**Zadanie pisemne**.
Przepisz bez żadnych zmian wszystkie zapisy podane poniżej, wiersz po wierszu.

────────────────────────────────────────

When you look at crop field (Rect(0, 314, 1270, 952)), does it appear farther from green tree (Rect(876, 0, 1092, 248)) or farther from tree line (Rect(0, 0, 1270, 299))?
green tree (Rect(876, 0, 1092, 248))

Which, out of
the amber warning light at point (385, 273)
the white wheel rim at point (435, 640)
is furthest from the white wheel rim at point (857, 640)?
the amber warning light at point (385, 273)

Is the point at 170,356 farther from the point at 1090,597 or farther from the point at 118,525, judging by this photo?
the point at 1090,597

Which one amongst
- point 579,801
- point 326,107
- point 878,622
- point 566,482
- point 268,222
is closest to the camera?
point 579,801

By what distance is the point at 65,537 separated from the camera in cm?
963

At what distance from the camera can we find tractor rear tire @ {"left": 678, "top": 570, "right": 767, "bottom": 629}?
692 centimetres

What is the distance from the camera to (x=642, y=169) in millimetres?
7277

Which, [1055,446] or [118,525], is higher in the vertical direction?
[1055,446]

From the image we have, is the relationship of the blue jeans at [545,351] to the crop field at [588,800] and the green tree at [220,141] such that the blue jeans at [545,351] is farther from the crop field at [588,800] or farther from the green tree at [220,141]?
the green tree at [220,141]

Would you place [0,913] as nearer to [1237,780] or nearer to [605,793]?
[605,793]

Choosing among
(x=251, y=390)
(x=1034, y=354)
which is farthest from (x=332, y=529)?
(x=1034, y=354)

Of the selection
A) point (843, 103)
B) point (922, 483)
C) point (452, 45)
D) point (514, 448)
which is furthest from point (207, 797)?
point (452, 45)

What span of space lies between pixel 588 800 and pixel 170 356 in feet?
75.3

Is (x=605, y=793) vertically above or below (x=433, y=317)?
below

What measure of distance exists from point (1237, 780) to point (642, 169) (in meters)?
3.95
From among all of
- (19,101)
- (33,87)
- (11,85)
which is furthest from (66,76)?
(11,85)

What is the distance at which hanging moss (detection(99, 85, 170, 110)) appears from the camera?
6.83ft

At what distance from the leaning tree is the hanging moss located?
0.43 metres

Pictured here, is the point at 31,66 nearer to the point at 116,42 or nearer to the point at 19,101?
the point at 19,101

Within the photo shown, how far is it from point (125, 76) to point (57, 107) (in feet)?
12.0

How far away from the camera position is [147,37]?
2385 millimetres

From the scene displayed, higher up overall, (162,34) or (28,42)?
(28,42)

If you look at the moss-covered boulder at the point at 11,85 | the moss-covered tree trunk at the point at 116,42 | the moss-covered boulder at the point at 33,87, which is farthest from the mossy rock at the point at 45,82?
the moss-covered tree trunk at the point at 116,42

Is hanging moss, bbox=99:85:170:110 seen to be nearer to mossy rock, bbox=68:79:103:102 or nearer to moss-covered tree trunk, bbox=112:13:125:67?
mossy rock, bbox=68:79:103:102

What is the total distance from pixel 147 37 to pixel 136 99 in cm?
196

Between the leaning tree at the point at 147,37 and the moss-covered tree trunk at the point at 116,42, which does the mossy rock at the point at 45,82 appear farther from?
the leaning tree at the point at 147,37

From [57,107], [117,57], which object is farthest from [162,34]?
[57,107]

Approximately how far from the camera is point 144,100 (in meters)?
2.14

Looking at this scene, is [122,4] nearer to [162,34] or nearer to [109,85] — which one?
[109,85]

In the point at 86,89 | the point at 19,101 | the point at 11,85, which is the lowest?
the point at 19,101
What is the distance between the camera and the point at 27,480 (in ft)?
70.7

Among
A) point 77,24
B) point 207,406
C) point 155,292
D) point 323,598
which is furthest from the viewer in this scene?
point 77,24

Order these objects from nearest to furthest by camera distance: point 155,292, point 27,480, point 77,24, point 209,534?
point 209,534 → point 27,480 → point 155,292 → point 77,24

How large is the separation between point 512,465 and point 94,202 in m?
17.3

────────────────────────────────────────

**Odpowiedź poniżej**.
When you look at crop field (Rect(0, 314, 1270, 952)), does it appear farther from green tree (Rect(876, 0, 1092, 248)) or farther from tree line (Rect(0, 0, 1270, 299))?
green tree (Rect(876, 0, 1092, 248))

Which, out of
the amber warning light at point (385, 273)
the white wheel rim at point (435, 640)
is furthest from the white wheel rim at point (857, 640)?
the amber warning light at point (385, 273)

Is the point at 170,356 farther from the point at 1090,597 or farther from the point at 118,525, judging by this photo?
the point at 1090,597

Which one amongst
- point 579,801
- point 326,107
- point 878,622
- point 566,482
- point 268,222
is closest to the camera?
point 579,801

By what distance is the point at 65,537 separated from the camera in cm?
963

At what distance from the camera can we find tractor rear tire @ {"left": 678, "top": 570, "right": 767, "bottom": 629}?
692 centimetres

What is the distance from the camera to (x=642, y=169) in millimetres?
7277

Which, [1055,446] or [118,525], is higher in the vertical direction?
[1055,446]

From the image we have, is the relationship of the blue jeans at [545,351] to the crop field at [588,800] and the green tree at [220,141] such that the blue jeans at [545,351] is farther from the crop field at [588,800] or farther from the green tree at [220,141]?
the green tree at [220,141]

Would you place [0,913] as nearer to [1237,780] or nearer to [605,793]?
[605,793]

Choosing among
(x=251, y=390)
(x=1034, y=354)
which is farthest from (x=332, y=529)?
(x=1034, y=354)

Of the selection
A) point (843, 103)
B) point (922, 483)
C) point (452, 45)
D) point (514, 448)
which is furthest from point (207, 797)?
point (452, 45)

What span of space lies between pixel 588 800 and pixel 170 356 in feet?
75.3

Is (x=605, y=793) vertically above or below (x=433, y=317)?
below

What measure of distance exists from point (1237, 780) to point (642, 169) (in meters)?
3.95
From among all of
- (19,101)
- (33,87)
- (11,85)
which is furthest from (66,76)?
(11,85)

What is the distance at which hanging moss (detection(99, 85, 170, 110)) appears from the camera?
6.83ft

At what distance from the leaning tree is the hanging moss located?
0.43 metres

Pictured here, is the point at 31,66 nearer to the point at 116,42 or nearer to the point at 19,101?
the point at 19,101

Within the photo shown, how far is it from point (125, 76) to point (57, 107) (in feet)?
12.0

How far away from the camera position is [147,37]?
2385 millimetres

From the scene displayed, higher up overall, (162,34) or (28,42)?
(28,42)

If you look at the moss-covered boulder at the point at 11,85 | the moss-covered tree trunk at the point at 116,42 | the moss-covered boulder at the point at 33,87, which is farthest from the mossy rock at the point at 45,82?
the moss-covered tree trunk at the point at 116,42

Is hanging moss, bbox=99:85:170:110 seen to be nearer to mossy rock, bbox=68:79:103:102 or nearer to moss-covered tree trunk, bbox=112:13:125:67?
mossy rock, bbox=68:79:103:102

What is the total distance from pixel 147 37 to pixel 136 99 in cm?
196

Between the leaning tree at the point at 147,37 and the moss-covered tree trunk at the point at 116,42, which does the mossy rock at the point at 45,82 appear farther from?
the leaning tree at the point at 147,37

From [57,107], [117,57], which object is farthest from [162,34]?
[57,107]

Approximately how far from the camera is point 144,100 (in meters)?
2.14

Looking at this scene, is [122,4] nearer to [162,34] or nearer to [109,85] — which one?
[109,85]

In the point at 86,89 | the point at 19,101 | the point at 11,85, which is the lowest?
the point at 19,101
What is the distance between the camera and the point at 27,480 (in ft)?
70.7

Among
A) point 77,24
B) point 207,406
C) point 155,292
D) point 323,598
which is furthest from the viewer in this scene?
point 77,24

Order these objects from nearest to furthest by camera distance: point 155,292, point 27,480, point 77,24, point 209,534?
point 209,534 → point 27,480 → point 155,292 → point 77,24

How large is the separation between point 512,465 and point 94,202 in m?
17.3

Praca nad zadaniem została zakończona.